#### What the task asks:
Arrange the following lines as a numbered list, leaving out the blank lines.

--- BEGIN Information supplied ---

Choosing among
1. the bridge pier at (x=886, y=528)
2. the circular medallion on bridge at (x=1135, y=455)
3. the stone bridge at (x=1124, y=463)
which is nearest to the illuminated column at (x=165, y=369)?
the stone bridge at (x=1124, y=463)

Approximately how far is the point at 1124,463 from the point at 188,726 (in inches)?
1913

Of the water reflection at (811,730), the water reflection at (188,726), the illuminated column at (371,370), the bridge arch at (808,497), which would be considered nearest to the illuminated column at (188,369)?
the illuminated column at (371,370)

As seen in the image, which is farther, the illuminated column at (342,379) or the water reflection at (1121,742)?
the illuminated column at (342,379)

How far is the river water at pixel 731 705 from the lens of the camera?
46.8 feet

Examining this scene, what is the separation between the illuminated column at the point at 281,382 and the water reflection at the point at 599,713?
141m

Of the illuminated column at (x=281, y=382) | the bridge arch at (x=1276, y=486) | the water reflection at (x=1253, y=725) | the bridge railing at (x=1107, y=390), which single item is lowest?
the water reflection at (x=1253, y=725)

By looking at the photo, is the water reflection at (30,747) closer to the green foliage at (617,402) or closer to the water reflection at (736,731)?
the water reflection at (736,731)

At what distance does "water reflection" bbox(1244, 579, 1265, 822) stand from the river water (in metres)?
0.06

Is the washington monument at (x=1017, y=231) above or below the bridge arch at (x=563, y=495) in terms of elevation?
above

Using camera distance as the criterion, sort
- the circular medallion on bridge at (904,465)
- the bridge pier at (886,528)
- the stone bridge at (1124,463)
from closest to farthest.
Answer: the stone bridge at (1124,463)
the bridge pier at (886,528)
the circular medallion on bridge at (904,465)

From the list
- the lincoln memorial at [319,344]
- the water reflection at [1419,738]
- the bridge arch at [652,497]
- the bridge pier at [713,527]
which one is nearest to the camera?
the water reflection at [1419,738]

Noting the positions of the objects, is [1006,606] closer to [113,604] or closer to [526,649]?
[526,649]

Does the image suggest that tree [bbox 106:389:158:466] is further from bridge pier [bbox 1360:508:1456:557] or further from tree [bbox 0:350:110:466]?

--- END Information supplied ---

#### Final answer:
1. Choosing among
2. 1. the bridge pier at (x=886, y=528)
3. 2. the circular medallion on bridge at (x=1135, y=455)
4. 3. the stone bridge at (x=1124, y=463)
5. which is nearest to the illuminated column at (x=165, y=369)?
6. the stone bridge at (x=1124, y=463)
7. Approximately how far is the point at 1124,463 from the point at 188,726 (in inches)?
8. 1913
9. Of the water reflection at (811,730), the water reflection at (188,726), the illuminated column at (371,370), the bridge arch at (808,497), which would be considered nearest to the illuminated column at (188,369)?
10. the illuminated column at (371,370)
11. As seen in the image, which is farther, the illuminated column at (342,379) or the water reflection at (1121,742)?
12. the illuminated column at (342,379)
13. How far is the river water at pixel 731 705 from the lens of the camera?
14. 46.8 feet
15. Examining this scene, what is the separation between the illuminated column at the point at 281,382 and the water reflection at the point at 599,713?
16. 141m
17. Of the illuminated column at (x=281, y=382) | the bridge arch at (x=1276, y=486) | the water reflection at (x=1253, y=725) | the bridge railing at (x=1107, y=390), which single item is lowest?
18. the water reflection at (x=1253, y=725)
19. By looking at the photo, is the water reflection at (30,747) closer to the green foliage at (617,402) or closer to the water reflection at (736,731)?
20. the water reflection at (736,731)
21. At what distance does "water reflection" bbox(1244, 579, 1265, 822) stand from the river water (in metres)?
22. 0.06
23. Is the washington monument at (x=1017, y=231) above or below the bridge arch at (x=563, y=495) in terms of elevation?
24. above
25. Using camera distance as the criterion, sort
26. - the circular medallion on bridge at (904,465)
27. - the bridge pier at (886,528)
28. - the stone bridge at (1124,463)
29. from closest to farthest.
30. Answer: the stone bridge at (1124,463)
31. the bridge pier at (886,528)
32. the circular medallion on bridge at (904,465)
33. From the list
34. - the lincoln memorial at [319,344]
35. - the water reflection at [1419,738]
36. - the bridge arch at [652,497]
37. - the bridge pier at [713,527]
38. which one is nearest to the camera?
39. the water reflection at [1419,738]
40. Noting the positions of the objects, is [1006,606] closer to [113,604] or closer to [526,649]?
41. [526,649]
42. Does the image suggest that tree [bbox 106:389:158:466] is further from bridge pier [bbox 1360:508:1456:557] or further from tree [bbox 0:350:110:466]?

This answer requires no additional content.